The Executive hereby acknowledges and agrees that in order to protect the Employer’s interest in and to assure it the benefit of its business, it is reasonable and necessary to place certain restrictions on the Executive’s ability to compete against the Corporation and the Bank. For that purpose, and in consideration of the Employer’s agreements contained herein, the Executive covenants and agrees as provided below.

 

6.1 Covenant Not to Compete. The Executive will not “Compete” (as defined below), directly or indirectly, with the Employer within Beaufort County or within a twenty-five (25) mile radius of any full-service office of the Bank (the “Relevant Market”) as follows:

 

(a) if the Employer terminates the Executive’s employment without Cause or if the Executive terminates employment with Good Reason, in either case under section 3.4 of this Agreement, the Executive shall not “Compete” with the Employer within the Relevant Market for a period of 6 months from the date of termination of this Agreement.

 

(b) if the Executive terminates employment without Good Reason under section 3.3 of this Agreement, the Executive shall not “Compete” with the Employer within the Relevant Market for a period of 12 months from the date of termination of this Agreement.

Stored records
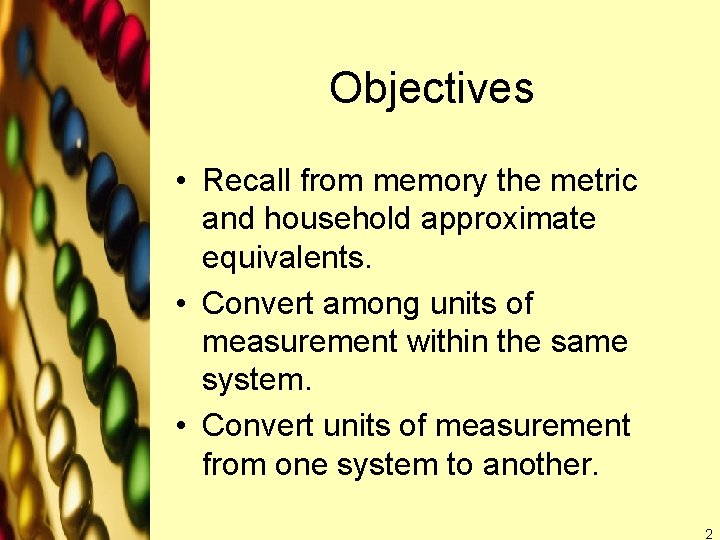 Objectives

• Recall from memory the metric and household approximate equivalents.

• Convert among units of measurement within the same system.

• Convert units of measurement from one system to another.

2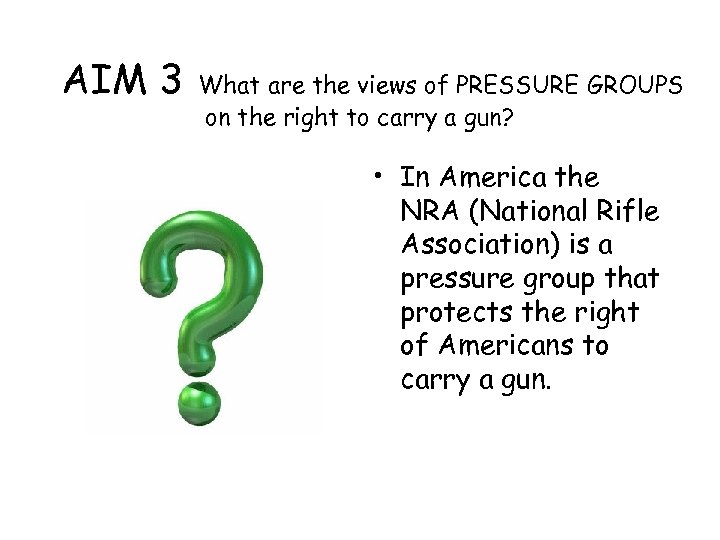 AIM 3 What are the views of PRESSURE GROUPS on the right to carry a gun?

• In America the NRA (National Rifle Association) is a pressure group that protects the right of Americans to carry a gun.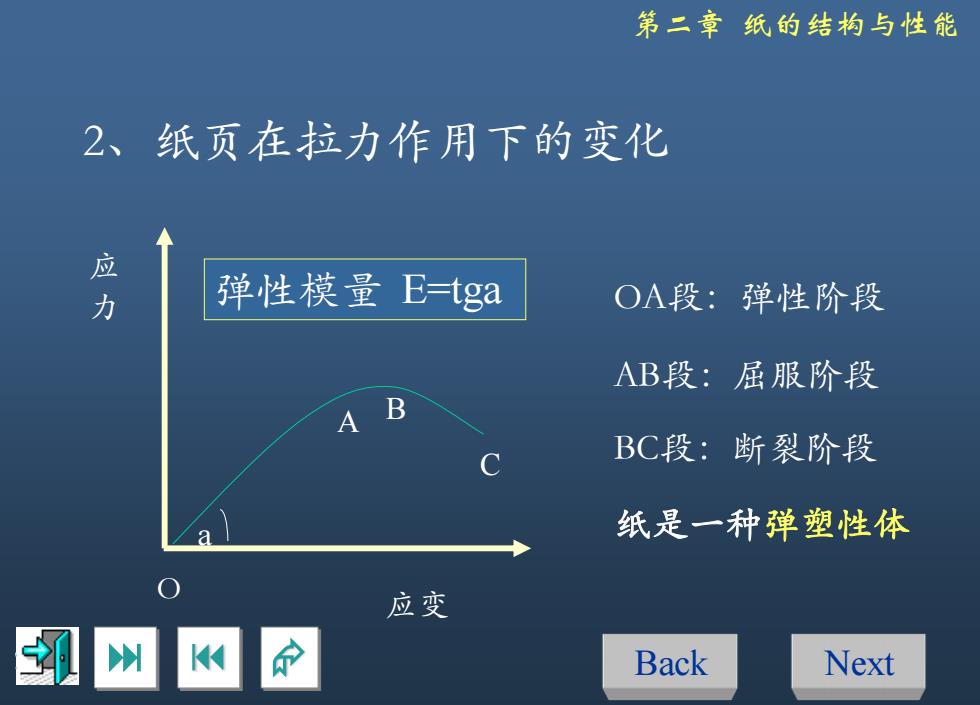 第二章 纸的结构与性能

2、纸页在拉力作用下的变化

应力

弹性模量 E=tga

A B

C

a

O

应变

OA段：弹性阶段

AB段：屈服阶段

BC段：断裂阶段

纸是一种弹塑性体

Back

Next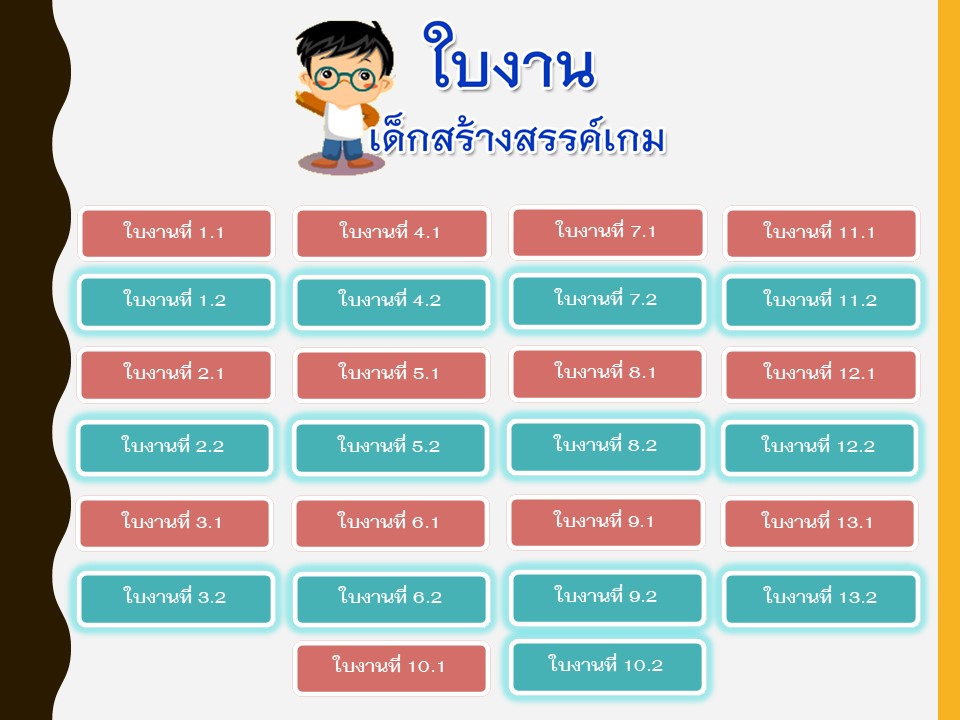 ใบงาน
เด็กสร้างสรรค์เกม

ใบงานที่ 1.1
ใบงานที่ 1.2
ใบงานที่ 2.1
ใบงานที่ 2.2
ใบงานที่ 3.1
ใบงานที่ 3.2

ใบงานที่ 4.1
ใบงานที่ 4.2
ใบงานที่ 5.1
ใบงานที่ 5.2
ใบงานที่ 6.1
ใบงานที่ 6.2
ใบงานที่ 10.1

ใบงานที่ 7.1
ใบงานที่ 7.2
ใบงานที่ 8.1
ใบงานที่ 8.2
ใบงานที่ 9.1
ใบงานที่ 9.2
ใบงานที่ 10.2

ใบงานที่ 11.1
ใบงานที่ 11.2
ใบงานที่ 12.1
ใบงานที่ 12.2
ใบงานที่ 13.1
ใบงานที่ 13.2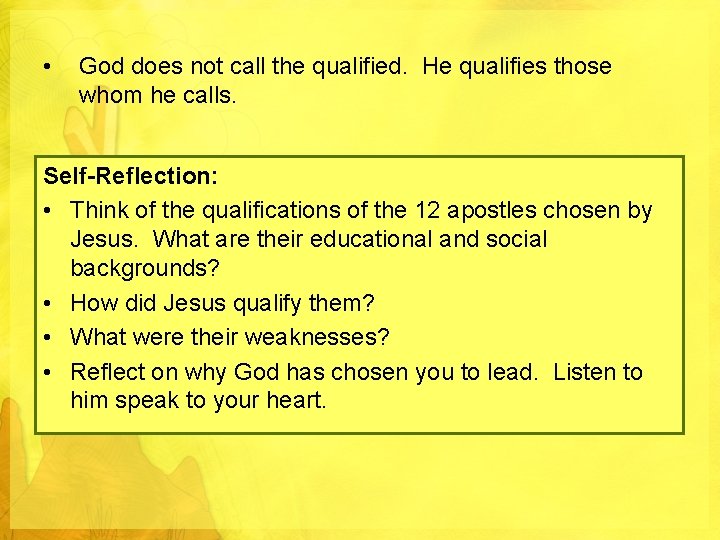 • God does not call the qualified. He qualifies those whom he calls.

Self-Reflection:

• Think of the qualifications of the 12 apostles chosen by Jesus. What are their educational and social backgrounds?
• How did Jesus qualify them?
• What were their weaknesses?
• Reflect on why God has chosen you to lead. Listen to him speak to your heart.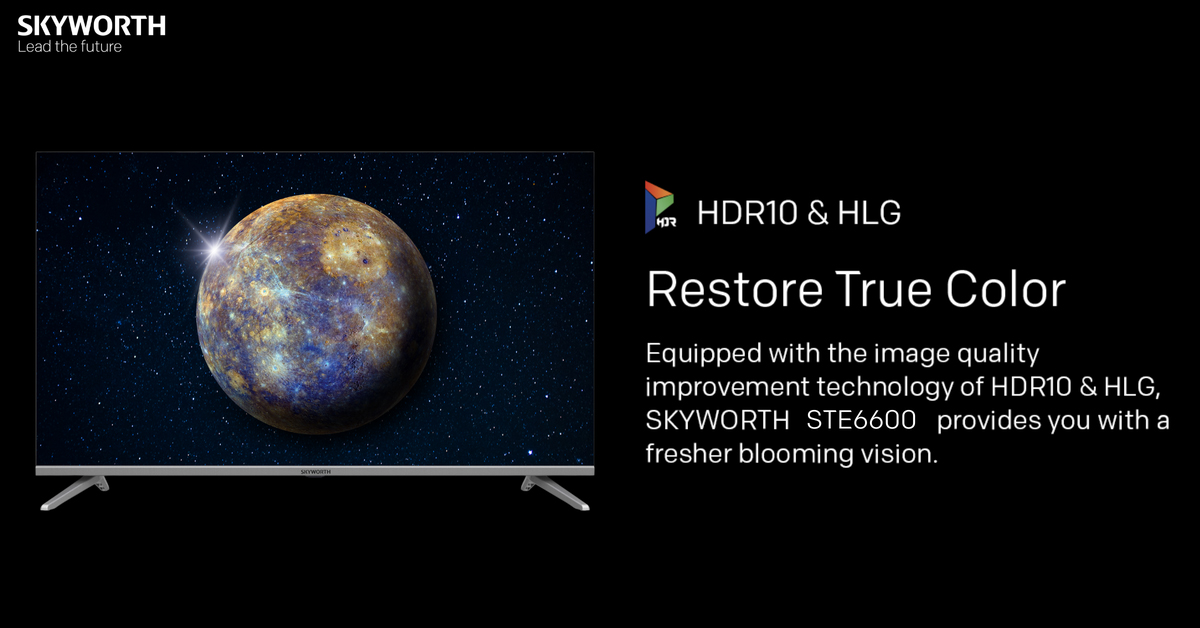 SKYWORTH
Lead the future

SKYWORTH

HDR

HDR10 & HLG

Restore True Color

Equipped with the image quality improvement technology of HDR10 & HLG, SKYWORTH STE6600 provides you with a fresher blooming vision.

▶ _Required actions_:
• a. Using the non-compete text, rewrite the paragraph beginning "6.1 Covenant Not to Compete." as a short list that keeps its main facts.
• b. Based on the non-compete text, answer yes or no to whether each statement agrees with it, quoting the deciding words.
(i) If the Executive terminates employment without Good Reason, the restriction lasts 12 months.
(ii) The Relevant Market extends fifty miles from any full-service office of the Bank.
(iii) Termination of the Executive's employment by the Employer without Cause falls under section 3.3 of the Agreement.
• c. Answer these questions from the non-compete text.
(i) The opening paragraph places restrictions on the Executive's ability to compete against which two entities?
(ii) Which county is named in the Relevant Market?
(iii) How long is the Executive barred from competing if the Employer terminates employment without Cause?

▶ _Completed exercise_:
• a.
- The Executive will not "Compete," directly or indirectly, with the Employer.
- The restricted area is Beaufort County or within a twenty-five (25) mile radius of any full-service office of the Bank.
- This area is called the "Relevant Market."
- The terms of the restriction are set out in the paragraphs that follow.

• b.
(i) Yes: "if the Executive terminates employment without Good Reason under section 3.3 of this Agreement, the Executive shall not “Compete” with the Employer within the Relevant Market for a period of 12 months"
(ii) No: "within a twenty-five (25) mile radius of any full-service office of the Bank"
(iii) No: "if the Employer terminates the Executive’s employment without Cause or if the Executive terminates employment with Good Reason, in either case under section 3.4 of this Agreement"

• c.
(i) The Corporation and the Bank.
(ii) Beaufort County.
(iii) 6 months from the date of termination of the Agreement.